**Instrução A**
Reescreva o texto sobre aromas do vinho de "Aromas de frutas, cogumelos" até "que escrever exatamente.", inclusive, substituindo "caderninho" por "bloquinho".
**Instrução B**
Diga se cada afirmação abaixo está de acordo com o texto sobre aromas do vinho, respondendo sim ou não e citando as palavras decisivas do texto: (i) quem narra já sabia muito de vinho quando começou a beber; (ii) o caderninho ficou mais de um ano sem anotações; (iii) o texto afirma que os aromas de frutas, cogumelos e baunilha são invenção.
**Instrução C**
Por favor, continue o texto sobre aromas do vinho a partir da última frase apresentada.

**Trecho selecionado**

Como superar a fase em que o vinho só tem cheiro de... vinho?
Aromas de frutas, cogumelos e baunilha saindo de uma taça não são invenção. É questão de memória olfativa (e afetiva) afiada
Tem gente que acha que sentir cheiro de terra molhada, cogumelo ou aspargos em vinho é invenção ou — para usar um termo saído da escala aromática de alguns tintos leves — pura groselha. A desconfiança é compreensível, mas o fato é que esses aromas aparentemente inverossímeis realmente ajudam a entender (e aproveitar) melhor a bebida. Mas como chegar lá? Como superar a fase em que o vinho só tem cheiro de... vinho?
Eu não sabia muito de vinho quando comecei a beber. Sabia que gostava da bebida e achava que ia ser legal anotar os nomes e descrições do que me chamava a atenção. Mas um caderninho comprado para esse fim ficou mais de um ano em branco. Eu não sabia o que escrever exatamente.
Mas não era só o vocabulário que me faltava. Na real, eu nem sabia por onde começar. Hoje, então, revisito esse drama do passado para falar sobre o que se deve prestar atenção quando se prova um vinho pela primeira vez. (Se você já sabe, recomendo me acompanhar e encarar como um recap igual aos das séries de TV.) A vantagem de saber como desvendar uma bebida é aproveitá-la melhor, saber com o que ela combina (seja ocasião, prato ou estação do ano) e se ela vale o preço que custa.
Pois bem, rolha fora, vinho na taça. O que você faz?

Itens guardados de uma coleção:
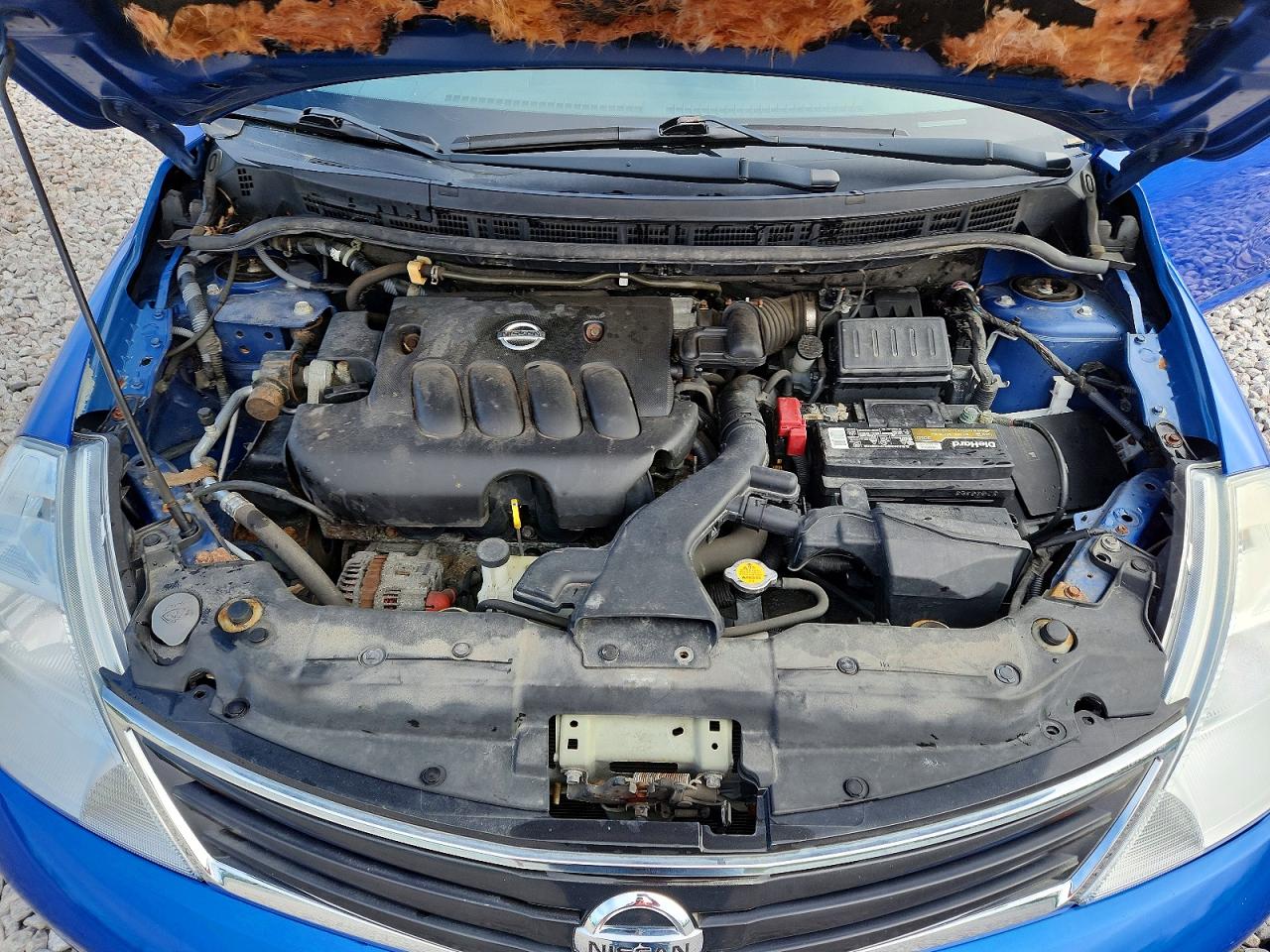 2011 NISSAN VERSA 1.8 S photo 31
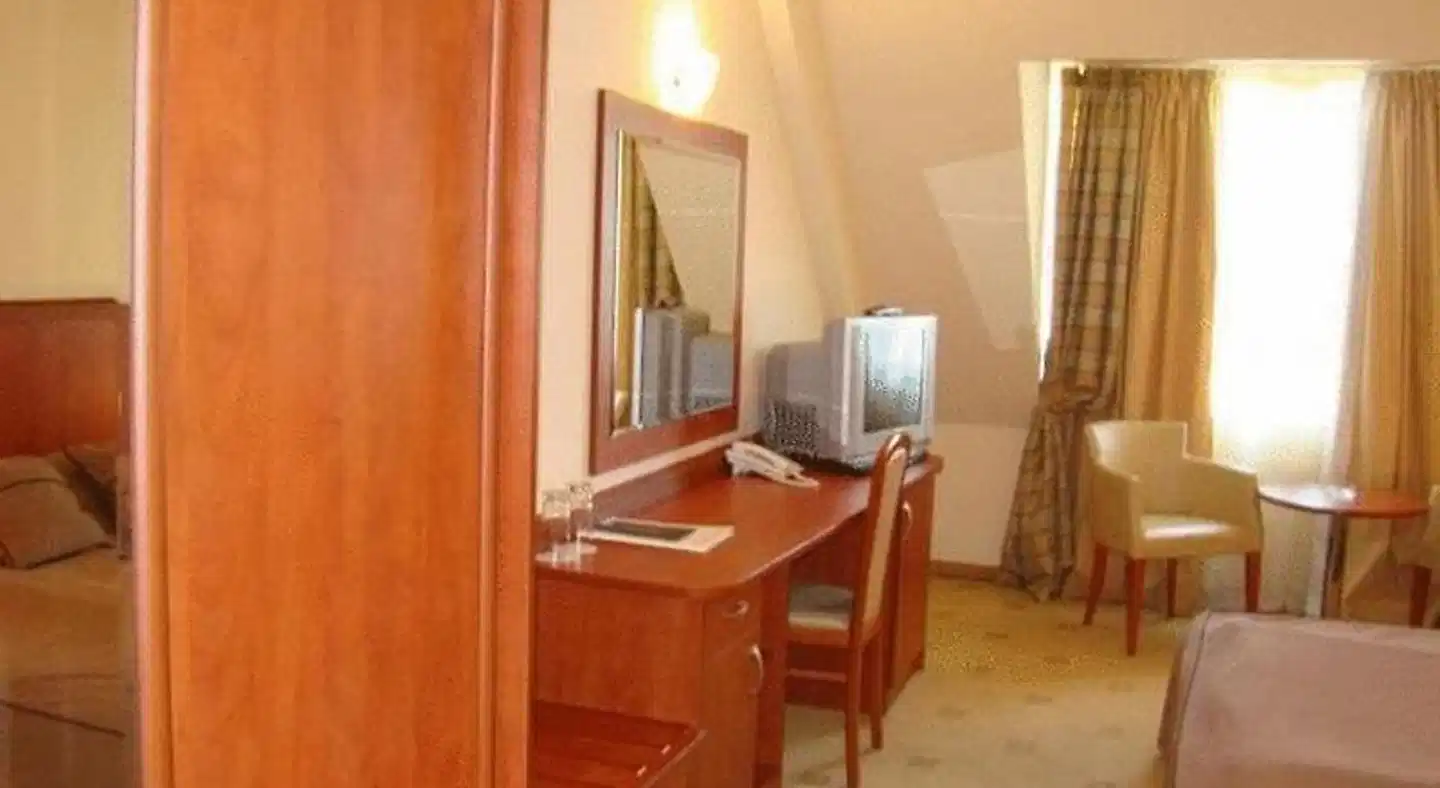 Legends Hotel Wohnbeispiel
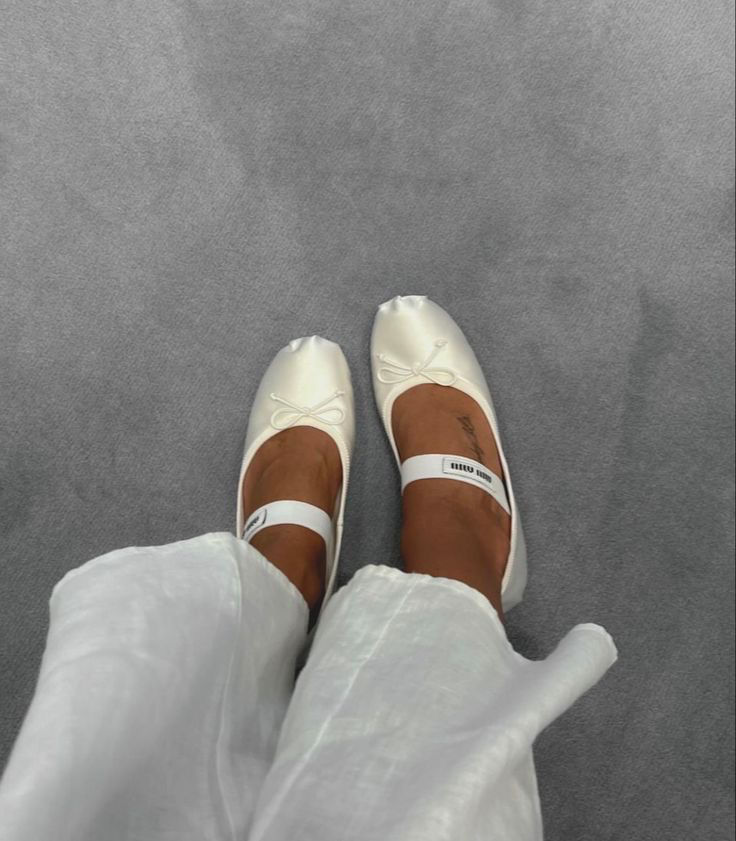 Thumbnail: MIM BALLET SHOES 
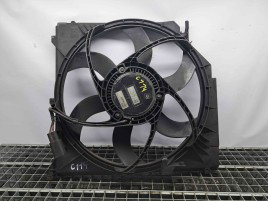 Electroventilator Bmw X3 (E83) [Fabr 2003-2009] 3401056 | 6925702 2.0 M47 110KW / 150CP  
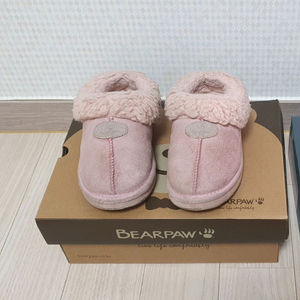 여아부츠160)베어파우 어그부츠160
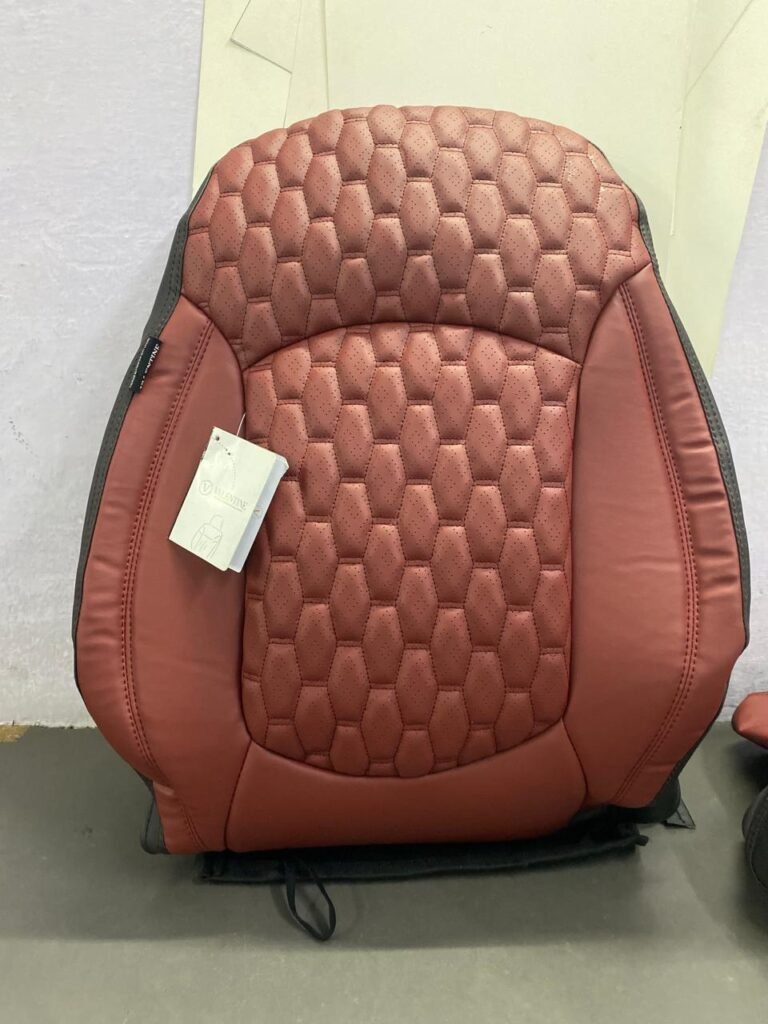 car embroidery seat cover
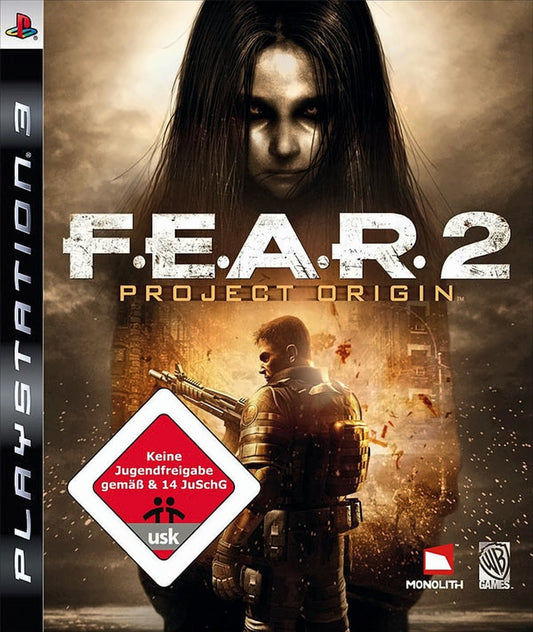F.E.A.R. 2 - Project Origin (USK 18)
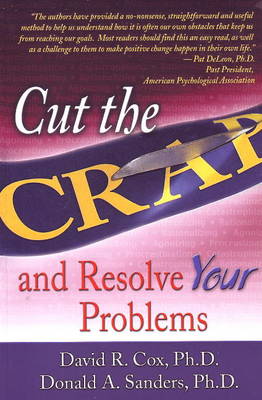 Book cover for Cut the C.R.A.P.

**Resposta escrita A**
Aromas de frutas, cogumelos e baunilha saindo de uma taça não são invenção. É questão de memória olfativa (e afetiva) afiada
Tem gente que acha que sentir cheiro de terra molhada, cogumelo ou aspargos em vinho é invenção ou — para usar um termo saído da escala aromática de alguns tintos leves — pura groselha. A desconfiança é compreensível, mas o fato é que esses aromas aparentemente inverossímeis realmente ajudam a entender (e aproveitar) melhor a bebida. Mas como chegar lá? Como superar a fase em que o vinho só tem cheiro de... vinho?
Eu não sabia muito de vinho quando comecei a beber. Sabia que gostava da bebida e achava que ia ser legal anotar os nomes e descrições do que me chamava a atenção. Mas um bloquinho comprado para esse fim ficou mais de um ano em branco. Eu não sabia o que escrever exatamente.

**Resposta escrita B**
(i) Não: "Eu não sabia muito de vinho quando comecei a beber."
(ii) Sim: "um caderninho comprado para esse fim ficou mais de um ano em branco."
(iii) Não: "Aromas de frutas, cogumelos e baunilha saindo de uma taça não são invenção."

**Resposta escrita C**
1. Analise o look
Qual a cor do vinho? Estude a cor (branco, tinto ou rosé) e o tom, se claro ou escuro, porque isso pode dizer muito sobre a idade e a evolução da bebida. Os brancos vão ficando escuros com o passar do tempo e os tintos vão ficando claros. Quando bem velhos, eles se encontram no meio da escala cromática. (O melhor é analisar a bebida sobre um fundo branco, a toalha da mesa ou um pedaço de papel.)
Há também uma coisa chamada “halo de evolução”, que aparece quando a bebida já tem alguns anos na garrafa. Esse halo deixa o vinho com uma borda mais clara até ficar quase transparente quando mais velho.
Outra coisa que o visual pode informar é o grau alcoólico. Ao girar a taça, repare o vinho descendo de alto a baixo. Se as gotas (ou lágrimas, como são tecnicamente chamadas) forem largas e lentas, é sinal de que o vinho tem uma gradação mais alta. Se ele descer rapidinho, tem menor volume de álcool.
Veja também se é translúcido, o que significa que está limpo e foi filtrado. Se for opaco, pode não ter sido filtrado, o que é bem comum entre os naturais, ou apresentar defeito, o que será confirmado na próxima etapa.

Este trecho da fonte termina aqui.